(Task brief): Please swap "tram windshield" for "tram front window" throughout the records below, leaving everything else unchanged, and omit the pictures from your answer.
>>
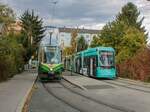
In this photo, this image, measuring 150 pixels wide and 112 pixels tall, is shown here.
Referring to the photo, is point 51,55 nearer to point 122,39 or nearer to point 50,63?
point 50,63

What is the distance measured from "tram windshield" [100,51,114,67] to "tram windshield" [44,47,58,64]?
17.4ft

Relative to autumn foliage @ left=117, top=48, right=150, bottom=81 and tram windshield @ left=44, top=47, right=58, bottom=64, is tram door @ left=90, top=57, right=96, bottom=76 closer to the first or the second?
autumn foliage @ left=117, top=48, right=150, bottom=81

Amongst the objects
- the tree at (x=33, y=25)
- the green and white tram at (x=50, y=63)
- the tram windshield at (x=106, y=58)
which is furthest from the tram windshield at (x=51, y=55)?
the tree at (x=33, y=25)

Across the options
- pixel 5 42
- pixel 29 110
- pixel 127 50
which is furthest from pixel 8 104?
pixel 127 50

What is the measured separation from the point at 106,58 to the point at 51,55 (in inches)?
247

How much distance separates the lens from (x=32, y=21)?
97.9 meters

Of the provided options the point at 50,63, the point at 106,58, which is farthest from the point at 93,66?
the point at 50,63

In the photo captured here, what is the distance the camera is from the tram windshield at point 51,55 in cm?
3838

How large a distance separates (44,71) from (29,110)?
20.9 meters

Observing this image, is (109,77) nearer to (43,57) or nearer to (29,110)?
(43,57)

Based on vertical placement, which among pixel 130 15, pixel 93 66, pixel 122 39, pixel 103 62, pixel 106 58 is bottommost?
pixel 93 66

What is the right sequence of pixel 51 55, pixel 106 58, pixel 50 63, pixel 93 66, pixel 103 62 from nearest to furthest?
pixel 50 63
pixel 51 55
pixel 103 62
pixel 106 58
pixel 93 66

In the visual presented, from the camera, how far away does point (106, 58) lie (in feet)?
139

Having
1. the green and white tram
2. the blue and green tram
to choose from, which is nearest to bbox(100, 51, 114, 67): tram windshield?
the blue and green tram
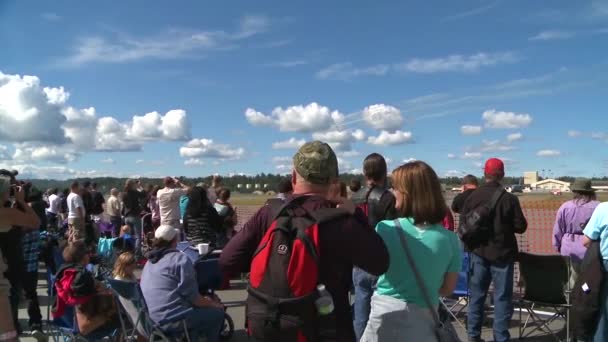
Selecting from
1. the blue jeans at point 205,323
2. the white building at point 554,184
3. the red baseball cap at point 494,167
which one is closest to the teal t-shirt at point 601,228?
the red baseball cap at point 494,167

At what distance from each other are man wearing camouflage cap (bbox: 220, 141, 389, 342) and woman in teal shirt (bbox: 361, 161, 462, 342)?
0.34 metres

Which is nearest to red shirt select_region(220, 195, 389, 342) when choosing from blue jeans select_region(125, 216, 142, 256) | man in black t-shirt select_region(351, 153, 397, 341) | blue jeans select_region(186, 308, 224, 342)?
man in black t-shirt select_region(351, 153, 397, 341)

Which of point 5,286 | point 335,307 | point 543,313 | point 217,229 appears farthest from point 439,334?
point 217,229

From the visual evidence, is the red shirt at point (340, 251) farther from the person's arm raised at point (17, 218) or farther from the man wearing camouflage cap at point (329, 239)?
the person's arm raised at point (17, 218)

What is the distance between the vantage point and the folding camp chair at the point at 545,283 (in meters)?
5.60

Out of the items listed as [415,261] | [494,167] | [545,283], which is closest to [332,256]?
[415,261]

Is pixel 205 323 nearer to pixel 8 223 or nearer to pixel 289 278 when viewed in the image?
pixel 8 223

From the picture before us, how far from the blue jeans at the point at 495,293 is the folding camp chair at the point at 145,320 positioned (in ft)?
9.48

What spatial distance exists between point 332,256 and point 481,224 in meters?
3.39

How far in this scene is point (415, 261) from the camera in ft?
8.52

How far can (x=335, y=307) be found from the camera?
229 cm

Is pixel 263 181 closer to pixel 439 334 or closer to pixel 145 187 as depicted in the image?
pixel 145 187

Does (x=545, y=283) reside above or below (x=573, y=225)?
below

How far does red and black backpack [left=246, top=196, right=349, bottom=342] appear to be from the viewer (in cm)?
215
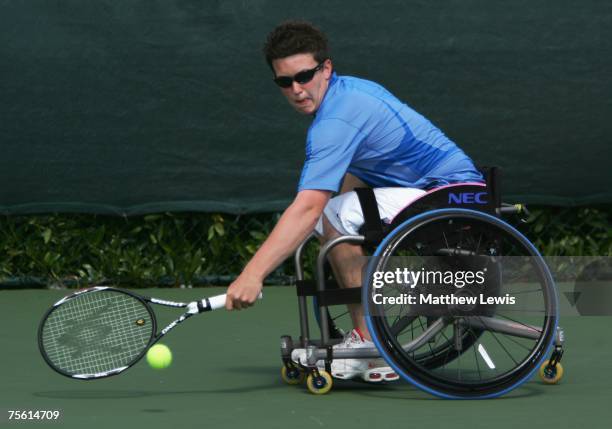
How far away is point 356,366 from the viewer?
4.10 metres

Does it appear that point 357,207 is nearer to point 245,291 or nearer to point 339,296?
point 339,296

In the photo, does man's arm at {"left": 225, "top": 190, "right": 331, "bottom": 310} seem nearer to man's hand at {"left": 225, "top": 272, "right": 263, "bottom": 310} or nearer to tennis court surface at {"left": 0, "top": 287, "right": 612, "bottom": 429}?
man's hand at {"left": 225, "top": 272, "right": 263, "bottom": 310}

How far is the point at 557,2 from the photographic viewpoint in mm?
6297

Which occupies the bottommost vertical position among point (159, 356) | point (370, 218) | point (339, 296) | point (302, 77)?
point (159, 356)

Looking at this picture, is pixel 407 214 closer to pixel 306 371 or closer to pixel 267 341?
pixel 306 371

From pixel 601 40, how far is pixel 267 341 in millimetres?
2285

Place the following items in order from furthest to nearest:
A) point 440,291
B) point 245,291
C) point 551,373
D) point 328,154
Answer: point 551,373
point 440,291
point 328,154
point 245,291

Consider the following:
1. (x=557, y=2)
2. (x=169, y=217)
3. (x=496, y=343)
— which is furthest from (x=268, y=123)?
(x=496, y=343)

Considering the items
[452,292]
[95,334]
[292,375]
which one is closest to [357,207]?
[452,292]

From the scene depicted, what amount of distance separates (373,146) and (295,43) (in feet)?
1.26

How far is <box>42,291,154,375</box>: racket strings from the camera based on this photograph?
4078 millimetres

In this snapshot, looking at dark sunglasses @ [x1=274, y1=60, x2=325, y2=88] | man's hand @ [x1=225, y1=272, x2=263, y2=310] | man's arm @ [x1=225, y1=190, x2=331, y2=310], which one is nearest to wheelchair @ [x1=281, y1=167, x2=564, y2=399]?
man's arm @ [x1=225, y1=190, x2=331, y2=310]

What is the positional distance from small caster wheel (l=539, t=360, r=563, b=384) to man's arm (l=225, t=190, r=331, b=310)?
85cm
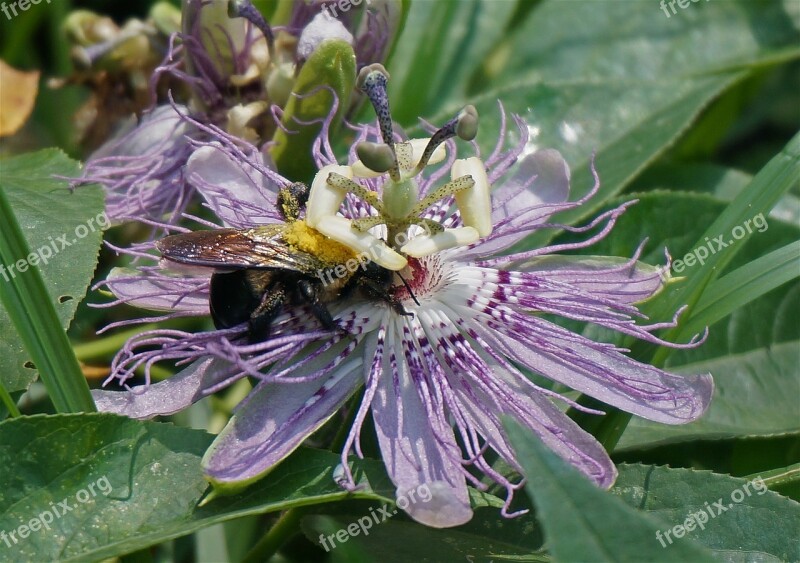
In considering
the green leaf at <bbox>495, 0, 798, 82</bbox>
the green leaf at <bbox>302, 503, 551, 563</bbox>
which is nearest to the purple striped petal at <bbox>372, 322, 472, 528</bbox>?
the green leaf at <bbox>302, 503, 551, 563</bbox>

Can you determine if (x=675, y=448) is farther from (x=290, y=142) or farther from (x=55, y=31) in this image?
(x=55, y=31)

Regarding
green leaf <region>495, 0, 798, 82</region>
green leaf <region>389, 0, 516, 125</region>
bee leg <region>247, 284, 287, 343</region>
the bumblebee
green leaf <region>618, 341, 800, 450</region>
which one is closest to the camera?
the bumblebee

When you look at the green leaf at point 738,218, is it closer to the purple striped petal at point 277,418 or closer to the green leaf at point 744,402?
the green leaf at point 744,402

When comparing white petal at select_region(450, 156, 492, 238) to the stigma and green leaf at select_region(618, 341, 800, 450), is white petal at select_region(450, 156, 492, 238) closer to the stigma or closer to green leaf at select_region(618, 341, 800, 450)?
the stigma

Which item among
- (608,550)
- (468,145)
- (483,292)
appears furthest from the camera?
<<
(Answer below):
In this photo, this image, measuring 150 pixels wide and 112 pixels tall, is shown here.
Referring to the photo, is point 51,55 nearer to point 122,39 or nearer to point 50,63?
point 50,63

What is the distance measured from "tram front window" [100,51,114,67] to "tram front window" [44,47,58,64]?
17.4ft

Relative to autumn foliage @ left=117, top=48, right=150, bottom=81 and tram front window @ left=44, top=47, right=58, bottom=64, is tram door @ left=90, top=57, right=96, bottom=76 closer to the first or the second?
autumn foliage @ left=117, top=48, right=150, bottom=81

Amongst the objects
- the tree at (x=33, y=25)
- the green and white tram at (x=50, y=63)
- the tram front window at (x=106, y=58)
which is furthest from the tram front window at (x=51, y=55)?
the tree at (x=33, y=25)

Across the options
- pixel 5 42
- pixel 29 110
- pixel 127 50
which is furthest from pixel 8 104?
pixel 127 50

What is the measured separation from the point at 106,58 to the point at 51,55 (in inches)?
247

How much distance separates the lens from (x=32, y=21)?
97.9 meters

Of the provided options the point at 50,63, the point at 106,58, which is farthest from the point at 93,66?
the point at 50,63

In the photo captured here, what is the distance the camera is from the tram front window at point 51,55 in cm?
3838

How large a distance separates (44,71) from (29,110)?
20.9 meters

Observing this image, is (109,77) nearer to (43,57) or nearer to (29,110)?
(43,57)

Based on vertical placement, which among pixel 130 15, pixel 93 66, pixel 122 39, pixel 103 62, pixel 106 58 is bottommost?
pixel 93 66

What is the right sequence of pixel 51 55, pixel 106 58, pixel 50 63, pixel 93 66, pixel 103 62 from nearest to furthest?
pixel 50 63
pixel 51 55
pixel 103 62
pixel 106 58
pixel 93 66

In the visual presented, from the camera, how far away does point (106, 58) lie (in feet)?
139

Having
1. the green and white tram
2. the blue and green tram
to choose from, which is nearest to bbox(100, 51, 114, 67): tram front window?
the blue and green tram
Selecting from
1. the blue jeans at point 205,323
2. the white building at point 554,184
3. the red baseball cap at point 494,167
which one is closest to the teal t-shirt at point 601,228?
the red baseball cap at point 494,167

At what distance from each other are man wearing camouflage cap (bbox: 220, 141, 389, 342) and woman in teal shirt (bbox: 361, 161, 462, 342)?
0.34 metres

Which is nearest to red shirt select_region(220, 195, 389, 342) when choosing from blue jeans select_region(125, 216, 142, 256) | man in black t-shirt select_region(351, 153, 397, 341) | blue jeans select_region(186, 308, 224, 342)?
man in black t-shirt select_region(351, 153, 397, 341)

Which of point 5,286 | point 335,307 | point 543,313 | point 217,229 appears farthest from point 439,334?
point 217,229

From the visual evidence, is the red shirt at point (340, 251) farther from the person's arm raised at point (17, 218) or farther from the man wearing camouflage cap at point (329, 239)?
the person's arm raised at point (17, 218)

What is the distance between the vantage point and the folding camp chair at the point at 545,283 (in meters)?
5.60

Out of the items listed as [415,261] | [494,167] | [545,283], which is closest to [332,256]?
[415,261]

Is pixel 205 323 nearer to pixel 8 223 or nearer to pixel 289 278 when viewed in the image?
pixel 8 223

From the picture before us, how far from the blue jeans at the point at 495,293 is the folding camp chair at the point at 145,320 positioned (in ft)?
9.48

What spatial distance exists between point 332,256 and point 481,224 in meters?
3.39

How far in this scene is point (415, 261) from the camera in ft?
8.52

How far can (x=335, y=307) be found from the camera?
229 cm

Is pixel 263 181 closer to pixel 439 334 or closer to pixel 145 187 as depicted in the image?
pixel 145 187

Does (x=545, y=283) reside above or below (x=573, y=225)?
below

How far does red and black backpack [left=246, top=196, right=349, bottom=342] appear to be from the viewer (in cm)?
215
How far away is point 356,366 from the viewer?
4.10 metres

Does it appear that point 357,207 is nearer to point 245,291 or nearer to point 339,296?
point 339,296

In the photo, does man's arm at {"left": 225, "top": 190, "right": 331, "bottom": 310} seem nearer to man's hand at {"left": 225, "top": 272, "right": 263, "bottom": 310} or nearer to tennis court surface at {"left": 0, "top": 287, "right": 612, "bottom": 429}?
man's hand at {"left": 225, "top": 272, "right": 263, "bottom": 310}

How far is the point at 557,2 from the photographic viewpoint in mm?
6297

Which occupies the bottommost vertical position among point (159, 356) | point (370, 218) | point (339, 296) | point (302, 77)?
point (159, 356)

Looking at this picture, is pixel 407 214 closer to pixel 306 371 or closer to pixel 267 341?
pixel 306 371

From pixel 601 40, how far is pixel 267 341 in millimetres?
2285

Place the following items in order from furthest to nearest:
A) point 440,291
B) point 245,291
C) point 551,373
D) point 328,154
Answer: point 551,373
point 440,291
point 328,154
point 245,291

Consider the following:
1. (x=557, y=2)
2. (x=169, y=217)
3. (x=496, y=343)
— which is furthest from (x=268, y=123)?
(x=496, y=343)

Considering the items
[452,292]
[95,334]
[292,375]
which one is closest to [357,207]?
[452,292]

From the scene depicted, what amount of distance separates (373,146) and (295,43) (in feet)?
1.26

How far is <box>42,291,154,375</box>: racket strings from the camera based on this photograph?
4078 millimetres

In this snapshot, looking at dark sunglasses @ [x1=274, y1=60, x2=325, y2=88] | man's hand @ [x1=225, y1=272, x2=263, y2=310] | man's arm @ [x1=225, y1=190, x2=331, y2=310], which one is nearest to wheelchair @ [x1=281, y1=167, x2=564, y2=399]?
man's arm @ [x1=225, y1=190, x2=331, y2=310]

What is the positional distance from small caster wheel (l=539, t=360, r=563, b=384) to man's arm (l=225, t=190, r=331, b=310)?
85cm
In considering
the green leaf at <bbox>495, 0, 798, 82</bbox>
the green leaf at <bbox>302, 503, 551, 563</bbox>
which is nearest to the purple striped petal at <bbox>372, 322, 472, 528</bbox>?
the green leaf at <bbox>302, 503, 551, 563</bbox>

Can you determine if (x=675, y=448) is farther from (x=290, y=142) or farther from (x=55, y=31) in this image?
(x=55, y=31)

Regarding
green leaf <region>495, 0, 798, 82</region>
green leaf <region>389, 0, 516, 125</region>
bee leg <region>247, 284, 287, 343</region>
the bumblebee
green leaf <region>618, 341, 800, 450</region>
which one is closest to the camera?
the bumblebee

When you look at the green leaf at point 738,218, is it closer to the purple striped petal at point 277,418 or closer to the green leaf at point 744,402?
the green leaf at point 744,402

When comparing white petal at select_region(450, 156, 492, 238) to the stigma and green leaf at select_region(618, 341, 800, 450), is white petal at select_region(450, 156, 492, 238) closer to the stigma or closer to green leaf at select_region(618, 341, 800, 450)?
the stigma

Which item among
- (608,550)
- (468,145)
- (483,292)
appears furthest from the camera?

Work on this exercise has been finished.